Several species of Streptomyces from soil produces antibacterial
and antifungal antibiotics. Most of the commercial antibiotics such
as streptomycin, chloramphenicol, Terramycin and cyclohexamide
have been produced from the mass culture of Streptomyces.
Thus, species of Streptomyces are the largest group of antibiotic
producers in soil. Another example of antibiosis is inhibition of
Verticillium by Trichoderma, inhibition of Rhizoctonia by a
bacterium Bacillus subtilis, inhibition of soil fungus Aspergillus
terreus by a bacterium Staphylococcus aureus.
ii. Ammensalism:
In this interaction /association one partner suppress the
growth of other partner by producing toxins like antibiotics
and harmful gases like ethylene, HCN, Nitrite etc.
iii. Competition:
As soil, is inhabited by many different species of
microorganisms, there exists an active competition among
them for available nutrients and space. The limiting
substrate may result in favoring one species over another.
Thus, competition can be defined as the injurious effect of
one organism on another because of the removal of some
resource of the environment. This phenomenon can result
in major fluctuations in the composition of the microbial
population in the soil.
For example, chlamydospores of Fusarium, Oospores of
Aphanomyces and conidia of Verticillium dahlae require
exogenous nutrients to germinate in soil.

But other fungi and soil bacteria deplete these critical nutrients
required for spore germination and thereby hinder the spore
germination resulting into the decrease in population.

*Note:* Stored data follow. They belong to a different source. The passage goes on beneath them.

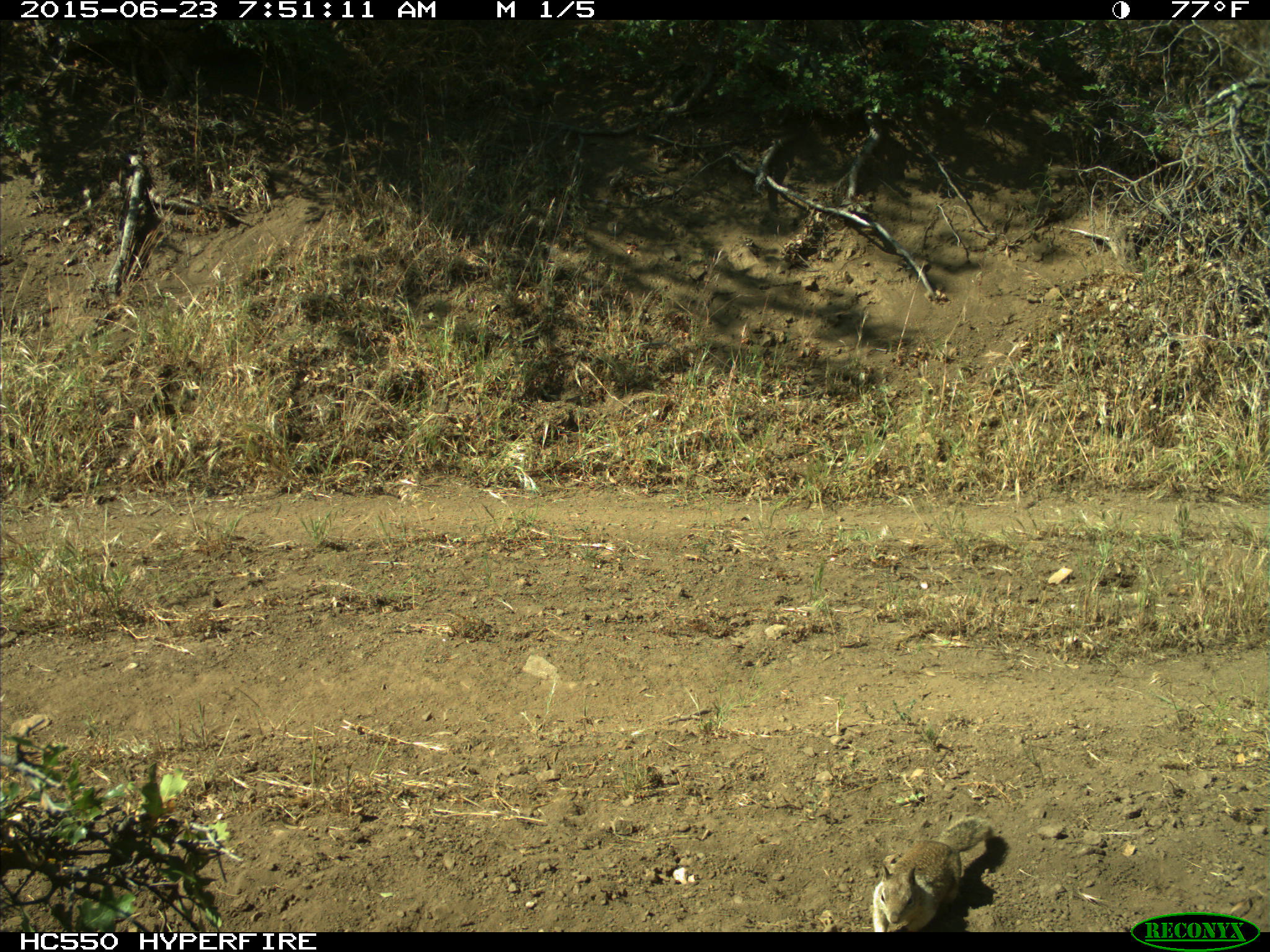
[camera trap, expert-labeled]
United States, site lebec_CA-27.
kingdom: Animalia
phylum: Chordata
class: Mammalia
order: Rodentia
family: Sciuridae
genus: Otospermophilus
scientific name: Otospermophilus beecheyi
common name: california ground squirrel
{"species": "Otospermophilus beecheyi (california ground squirrel)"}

Competition for free space has been, reported to suppress the

fungal population by soil bacteria. Therefore, organisms with
inherent ability to grow fast are better competitors.
iv. Parasitism:
It is an association, in which one organism lives in or on the
body of another. The parasite is dependent upon the host and
lives in intimate physical contact and forms metabolic
association with the host.
So this is a host -parasite relationship in which one (parasite)
is benefited while other (host) is adversely affected, although
not necessarily killed.
Parasitism is widely spread in soil communities,

for example, bacteriophages (viruses which attack bacteria)

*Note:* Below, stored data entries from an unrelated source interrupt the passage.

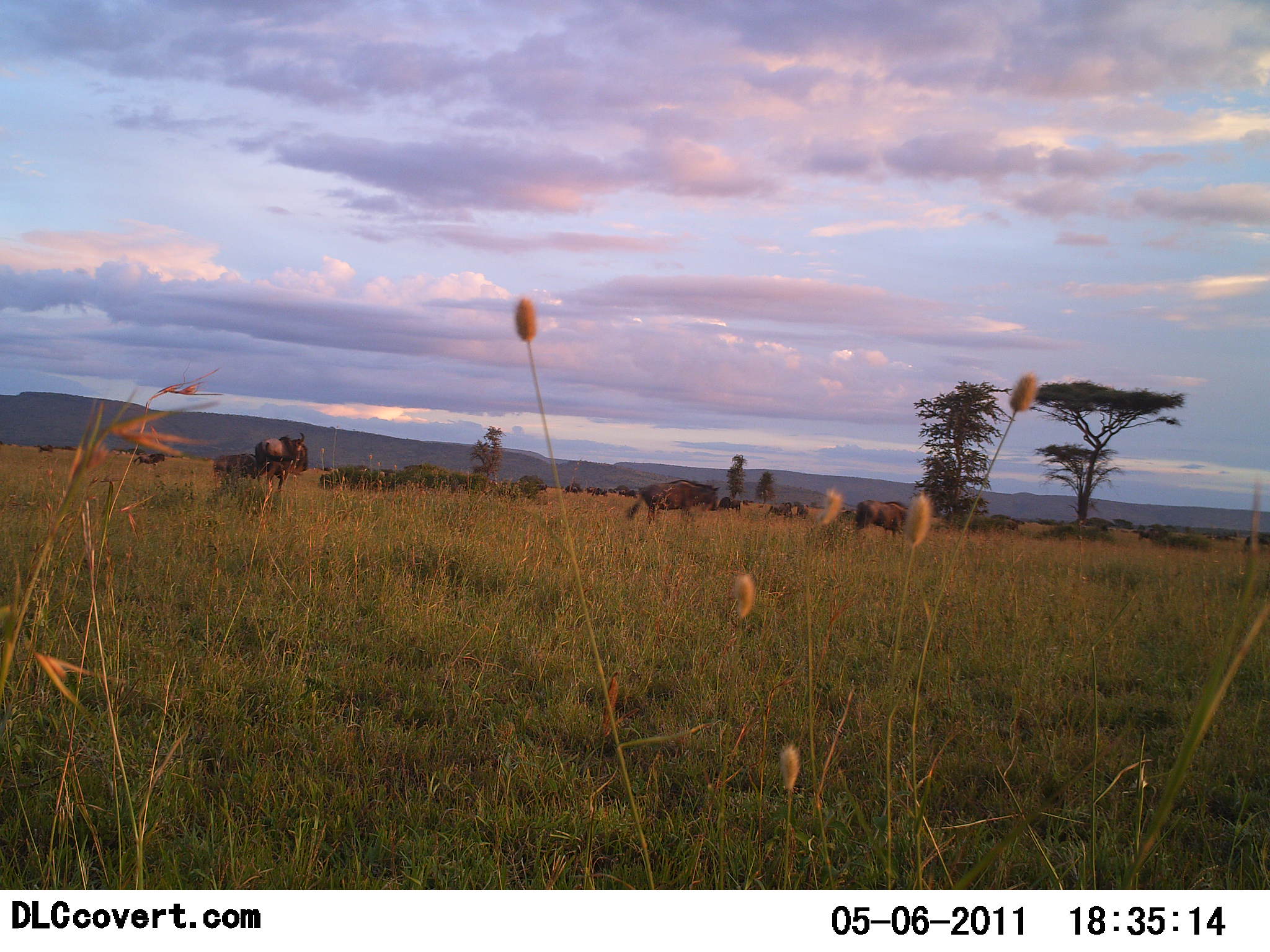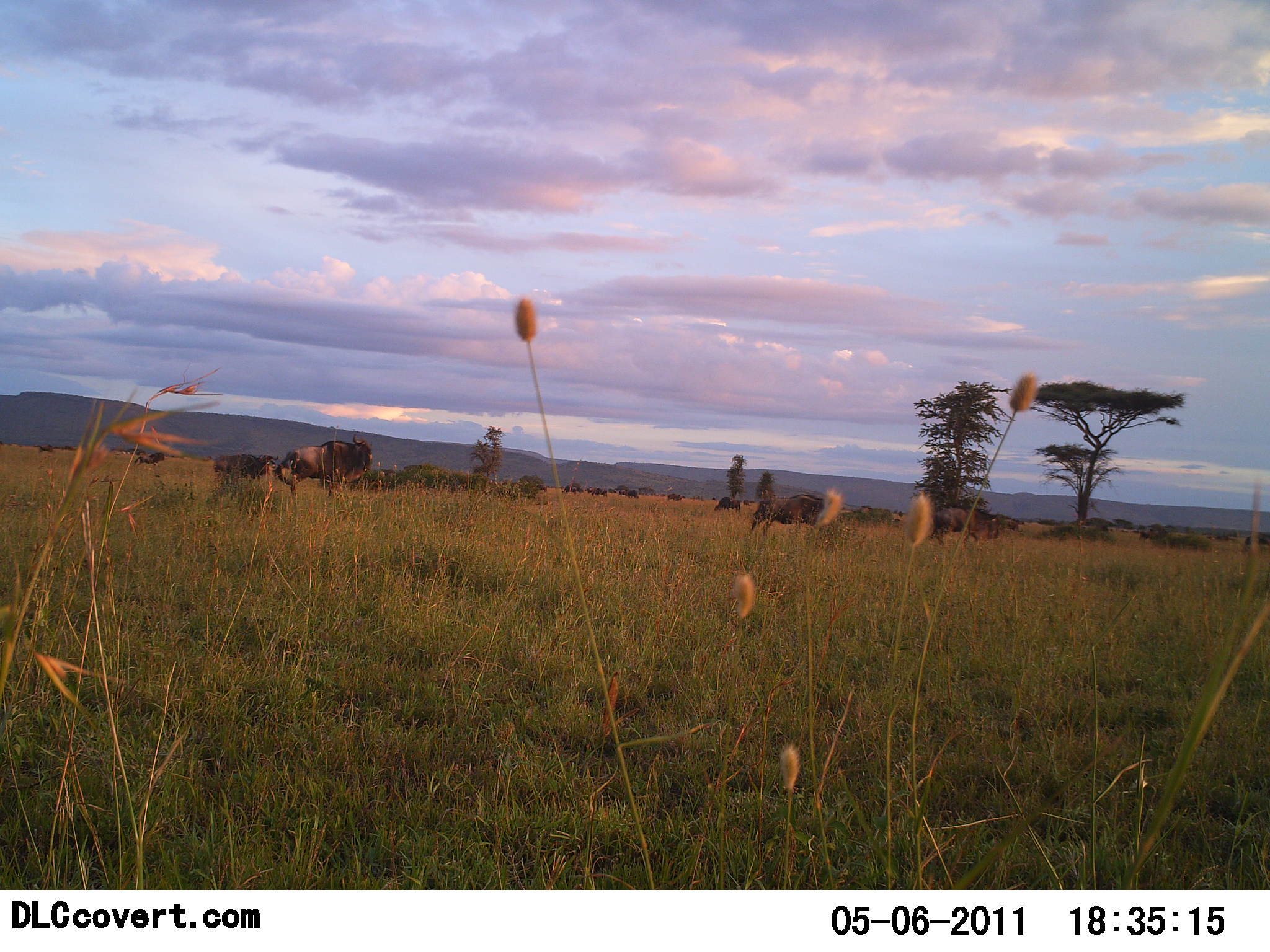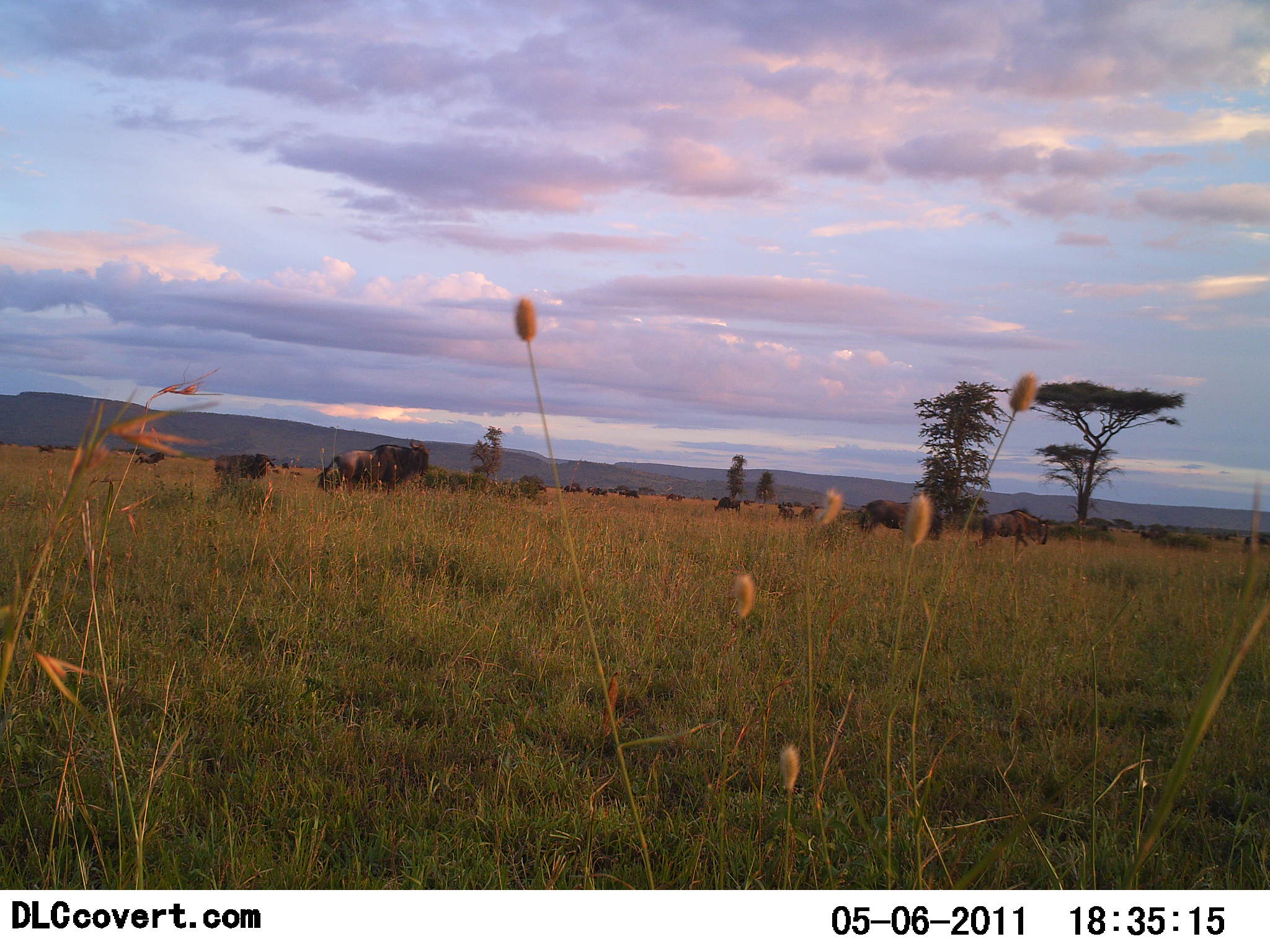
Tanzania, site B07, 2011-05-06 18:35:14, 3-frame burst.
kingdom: Animalia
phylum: Chordata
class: Mammalia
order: Artiodactyla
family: Bovidae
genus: Connochaetes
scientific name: Connochaetes taurinus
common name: blue wildebeest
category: wildebeest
Wildebeest (blue wildebeest) (Connochaetes taurinus), count 11-50. Behavior (volunteer vote fractions): standing 18%, resting 0%, moving 82%, interacting 0%. Young present (vote fraction): 0%. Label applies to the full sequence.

are strict intracellular parasites Chytrid fungi, which parasitize
algae, as well as other fungi and plants;
there are many strains of fungi which are parasitic on algae,
plants, animals parasitized by different organisms,
earthworms are parasitized by fungi, bacteria, viruses etc.
v. Predation:
Predation is an association / exploitation in which
predator organism directly feed on and kills the pray
organism. It is one of the most dramatic inter relationship
among microorganisms in nature,
for example, the nematophagous fungi are the best
examples of predatory soil fungi. Species of
Arthrobotrytis and Dactylella are known as nematode
trapping fungi.
Other examples of microbial predators are the protozoa
and slime mold fungi which feed on the bacteria and
reduce their population. The bacteriophages may also be
considered as predators of bacteria.